Esther struggled against the mass of bodies to see where Sarah, father and grandfather were. Someone cursed her in Dutch. She felt a sharp pain in her kidneys from somebody’s elbow or knee. It was impossible to tell which, and impossible to find her family as well. She could hear them from time to time, but she couldn’t see them. She felt the panic of a growing claustrophobia but fought to control it. They would reunite soon, maybe after the train stopped and they were finally let out. It had to be soon. But the train moved so slowly. The sun was high overhead when they reached Westerbork. The large metal doors opened and those nearest fell out in a flood.

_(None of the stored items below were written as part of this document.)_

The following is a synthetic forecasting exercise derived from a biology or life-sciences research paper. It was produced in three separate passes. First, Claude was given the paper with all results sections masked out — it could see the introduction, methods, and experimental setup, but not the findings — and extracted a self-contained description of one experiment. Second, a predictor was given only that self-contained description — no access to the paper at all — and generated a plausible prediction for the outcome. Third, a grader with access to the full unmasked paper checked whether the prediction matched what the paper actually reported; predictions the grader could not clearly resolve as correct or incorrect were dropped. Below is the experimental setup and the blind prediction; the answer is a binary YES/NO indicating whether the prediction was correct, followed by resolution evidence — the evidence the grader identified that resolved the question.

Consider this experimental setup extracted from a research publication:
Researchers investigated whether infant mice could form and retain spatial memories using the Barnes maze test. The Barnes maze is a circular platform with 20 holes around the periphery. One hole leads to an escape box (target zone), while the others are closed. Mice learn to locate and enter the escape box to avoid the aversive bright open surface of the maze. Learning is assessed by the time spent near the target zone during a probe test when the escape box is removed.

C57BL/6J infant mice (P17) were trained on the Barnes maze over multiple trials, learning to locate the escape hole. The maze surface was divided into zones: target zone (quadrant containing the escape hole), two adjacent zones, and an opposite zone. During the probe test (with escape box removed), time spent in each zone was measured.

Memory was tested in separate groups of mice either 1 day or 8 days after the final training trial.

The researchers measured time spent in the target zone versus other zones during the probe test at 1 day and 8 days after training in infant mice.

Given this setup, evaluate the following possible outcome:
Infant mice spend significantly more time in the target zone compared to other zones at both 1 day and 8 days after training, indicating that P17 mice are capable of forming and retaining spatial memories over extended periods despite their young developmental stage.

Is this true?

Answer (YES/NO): NO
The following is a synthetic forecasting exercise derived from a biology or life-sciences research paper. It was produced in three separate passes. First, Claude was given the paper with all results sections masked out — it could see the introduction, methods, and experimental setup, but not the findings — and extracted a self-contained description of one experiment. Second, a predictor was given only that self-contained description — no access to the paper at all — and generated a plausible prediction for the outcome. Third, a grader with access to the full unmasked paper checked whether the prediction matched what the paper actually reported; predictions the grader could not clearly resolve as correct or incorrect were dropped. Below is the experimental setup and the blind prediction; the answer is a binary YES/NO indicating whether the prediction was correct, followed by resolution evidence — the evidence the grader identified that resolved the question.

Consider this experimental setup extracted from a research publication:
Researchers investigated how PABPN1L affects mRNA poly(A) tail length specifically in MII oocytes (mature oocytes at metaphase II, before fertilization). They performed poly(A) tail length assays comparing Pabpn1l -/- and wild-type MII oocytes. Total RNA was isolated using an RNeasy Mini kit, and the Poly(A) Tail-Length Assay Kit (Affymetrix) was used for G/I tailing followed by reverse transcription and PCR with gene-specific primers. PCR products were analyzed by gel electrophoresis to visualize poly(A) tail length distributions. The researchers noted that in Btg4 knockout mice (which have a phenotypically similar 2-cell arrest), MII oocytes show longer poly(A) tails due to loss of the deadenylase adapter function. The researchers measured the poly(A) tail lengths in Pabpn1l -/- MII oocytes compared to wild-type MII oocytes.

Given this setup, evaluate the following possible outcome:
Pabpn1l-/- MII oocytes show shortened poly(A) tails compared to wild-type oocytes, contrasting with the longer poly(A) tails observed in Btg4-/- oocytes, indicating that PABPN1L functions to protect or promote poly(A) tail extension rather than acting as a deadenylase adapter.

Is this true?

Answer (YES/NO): YES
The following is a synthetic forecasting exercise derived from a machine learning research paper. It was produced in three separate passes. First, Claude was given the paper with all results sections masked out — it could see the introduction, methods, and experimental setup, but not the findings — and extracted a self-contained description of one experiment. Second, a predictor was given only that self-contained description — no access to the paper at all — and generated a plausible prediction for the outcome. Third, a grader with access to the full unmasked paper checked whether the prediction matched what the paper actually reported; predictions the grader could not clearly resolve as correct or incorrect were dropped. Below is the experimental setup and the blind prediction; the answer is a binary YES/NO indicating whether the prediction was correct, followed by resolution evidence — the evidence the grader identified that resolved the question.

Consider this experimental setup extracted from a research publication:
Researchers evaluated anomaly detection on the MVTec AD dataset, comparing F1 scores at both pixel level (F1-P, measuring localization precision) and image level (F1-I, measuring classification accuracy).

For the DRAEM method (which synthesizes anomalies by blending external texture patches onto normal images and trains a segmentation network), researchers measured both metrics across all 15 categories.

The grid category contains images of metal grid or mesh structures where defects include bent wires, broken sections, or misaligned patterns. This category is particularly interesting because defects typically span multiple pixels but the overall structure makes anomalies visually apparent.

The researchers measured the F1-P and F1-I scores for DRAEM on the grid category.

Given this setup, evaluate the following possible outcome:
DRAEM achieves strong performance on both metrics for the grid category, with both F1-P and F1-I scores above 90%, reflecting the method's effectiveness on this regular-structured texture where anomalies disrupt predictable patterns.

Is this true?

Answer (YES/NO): NO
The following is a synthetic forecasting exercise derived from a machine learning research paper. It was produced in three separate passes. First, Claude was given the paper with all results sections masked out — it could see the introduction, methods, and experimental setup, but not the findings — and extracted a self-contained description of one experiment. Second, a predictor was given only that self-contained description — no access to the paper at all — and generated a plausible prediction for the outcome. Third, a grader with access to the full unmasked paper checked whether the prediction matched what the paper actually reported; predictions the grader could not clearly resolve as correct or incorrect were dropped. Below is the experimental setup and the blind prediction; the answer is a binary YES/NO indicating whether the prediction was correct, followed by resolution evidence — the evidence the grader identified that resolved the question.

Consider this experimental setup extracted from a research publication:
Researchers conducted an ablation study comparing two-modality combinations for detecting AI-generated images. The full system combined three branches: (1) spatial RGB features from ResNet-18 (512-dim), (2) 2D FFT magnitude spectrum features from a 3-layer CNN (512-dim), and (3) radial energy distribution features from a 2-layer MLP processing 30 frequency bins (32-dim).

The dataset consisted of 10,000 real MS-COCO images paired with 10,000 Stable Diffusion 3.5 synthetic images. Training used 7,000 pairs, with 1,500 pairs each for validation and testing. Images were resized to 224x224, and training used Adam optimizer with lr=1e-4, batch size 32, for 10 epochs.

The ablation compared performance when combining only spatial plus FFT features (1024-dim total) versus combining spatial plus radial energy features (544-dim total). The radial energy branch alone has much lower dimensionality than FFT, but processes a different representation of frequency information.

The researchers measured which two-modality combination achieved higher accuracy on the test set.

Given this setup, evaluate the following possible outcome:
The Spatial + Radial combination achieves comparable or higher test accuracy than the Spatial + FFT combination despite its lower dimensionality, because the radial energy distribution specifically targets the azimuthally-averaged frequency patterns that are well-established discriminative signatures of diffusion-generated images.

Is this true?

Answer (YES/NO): NO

“Men to the left. Women to the right,” the Germans announced over megaphones and just like that, Esther was separated from her father and grandfather. She never saw them again. Sarah was wandering in a daze with a small group of children. She had lost a shoe. Esther wondered if she would be safer with them. Surely the children would be treated better. But something told her that was not the case. Something told her that they had to stay together, no matter what. Their lives depended on it.
“Sarah,” she screamed, daring to dash out of line. “Sarah, come with me.” Sarah seemed not to hear her. She sat down in the mud and looked at her shoeless foot. “Sarah!”
“Get back with the women!” an angry soldier yelled and reached for Esther’s arm. Esther ducked under his grasp and fell on her sister.
“Sarah, it’s me, Esther.”
“Esther?” she said dreamily and then her eyes brightened with recognition. “Esther, what’s happening?”
“Sarah, you have to come with me.” She stood up, struggling to pull Sarah to her feet. She felt someone grab her shoulder and yank her backwards, but she did not let go of her sister’s arms.
“Leave her with the children. Get back in line.”
“But she’s not a child. She’s a woman. She’s a woman.” Esther’s grip tightened. She squeezed so hard that her sister squealed. Somehow she managed to drag her into the line with the other women.
“Leave her,” the soldier yelled again, but soon they were lost in a sea of Jewish faces and the soldier gave up his complaint with a disgusted grunt.
“I will not leave you, Sarah,” Esther whispered earnestly into Sarah’s ear. “No matter what happens, I will never leave you.”